┏━━

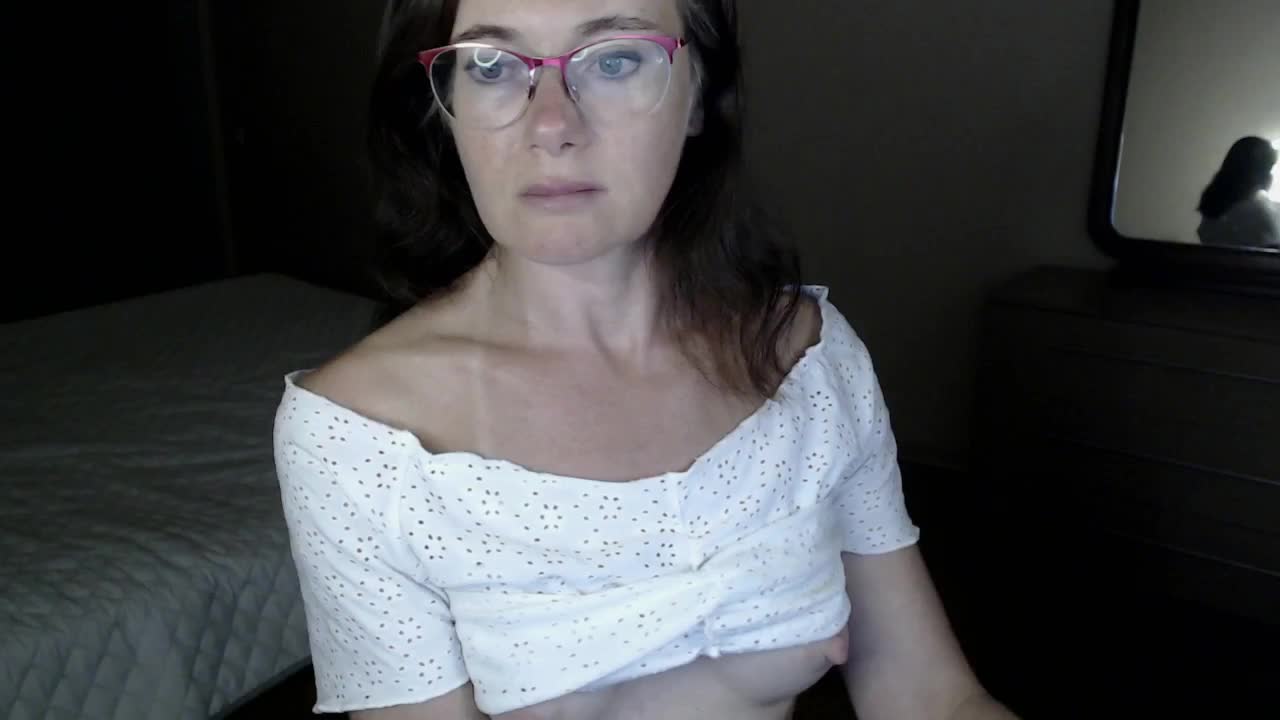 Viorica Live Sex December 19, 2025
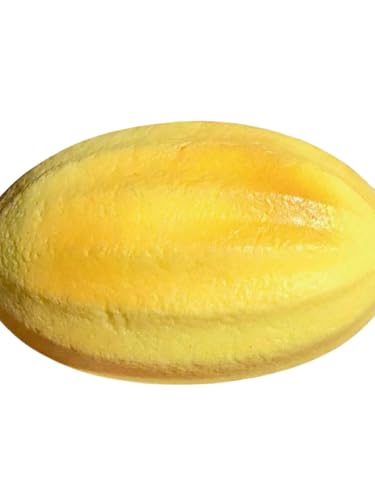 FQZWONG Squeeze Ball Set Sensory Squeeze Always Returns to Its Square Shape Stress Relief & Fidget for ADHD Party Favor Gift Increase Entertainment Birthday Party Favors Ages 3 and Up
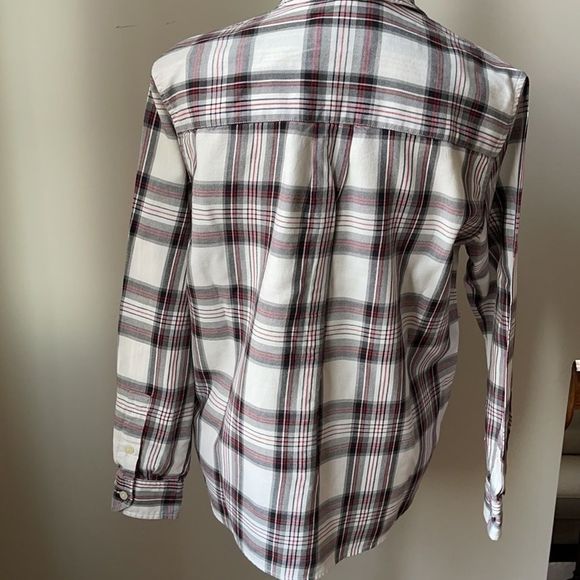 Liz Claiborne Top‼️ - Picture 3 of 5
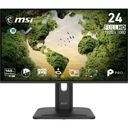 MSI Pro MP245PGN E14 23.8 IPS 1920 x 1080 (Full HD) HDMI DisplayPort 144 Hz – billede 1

┗━━
┏━━

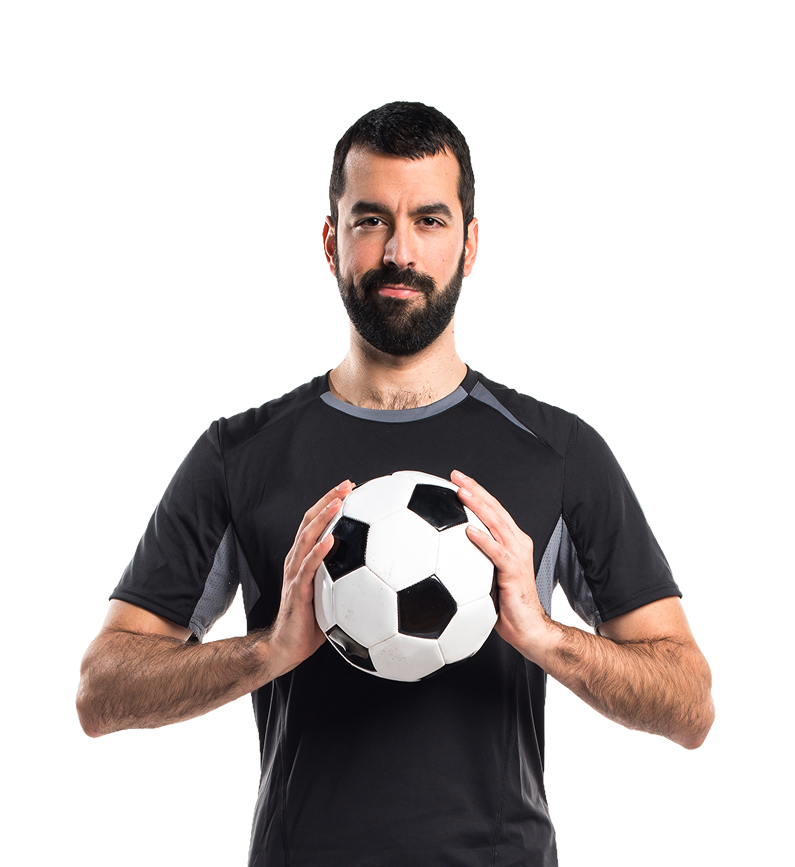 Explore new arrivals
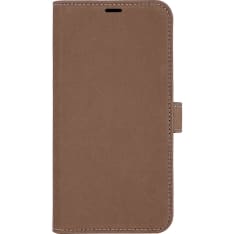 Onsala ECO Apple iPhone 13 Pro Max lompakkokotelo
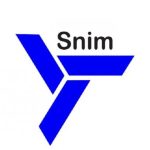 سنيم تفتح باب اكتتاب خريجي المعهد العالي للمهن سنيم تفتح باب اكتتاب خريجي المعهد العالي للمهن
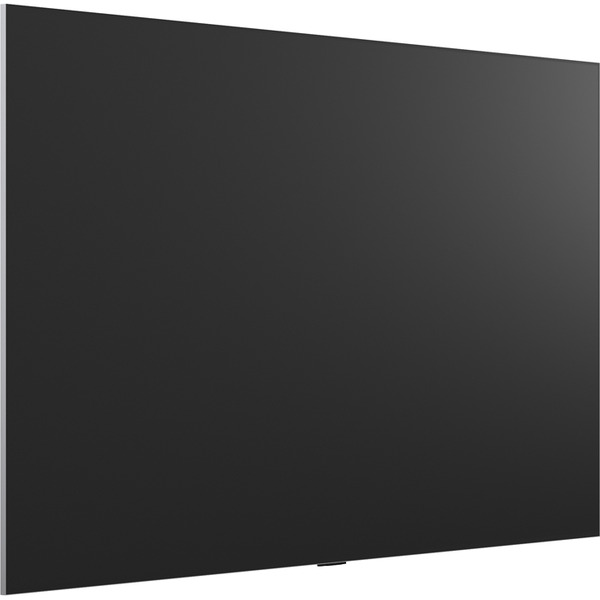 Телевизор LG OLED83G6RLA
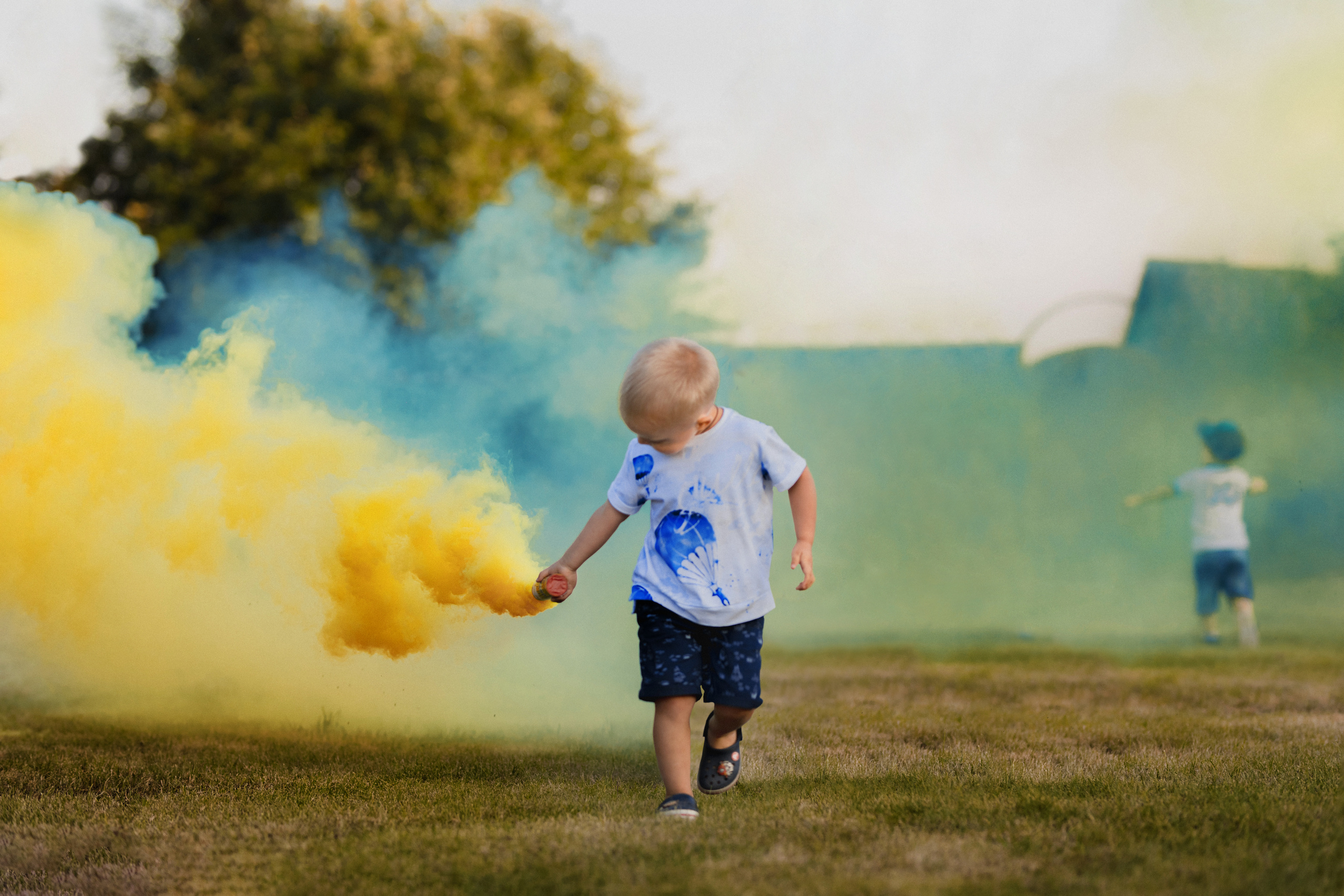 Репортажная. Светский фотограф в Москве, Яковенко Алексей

┗━━

Copy the stretch of lines above that opens with the line containing "Viorica Live Sex December 19, 2025" and closes with the line containing "MSI Pro MP245PGN", both ends included. Leave the pictures out of your answer.

 Viorica Live Sex December 19, 2025
 FQZWONG Squeeze Ball Set Sensory Squeeze Always Returns to Its Square Shape Stress Relief & Fidget for ADHD Party Favor Gift Increase Entertainment Birthday Party Favors Ages 3 and Up
 Liz Claiborne Top‼️ - Picture 3 of 5
 MSI Pro MP245PGN E14 23.8 IPS 1920 x 1080 (Full HD) HDMI DisplayPort 144 Hz – billede 1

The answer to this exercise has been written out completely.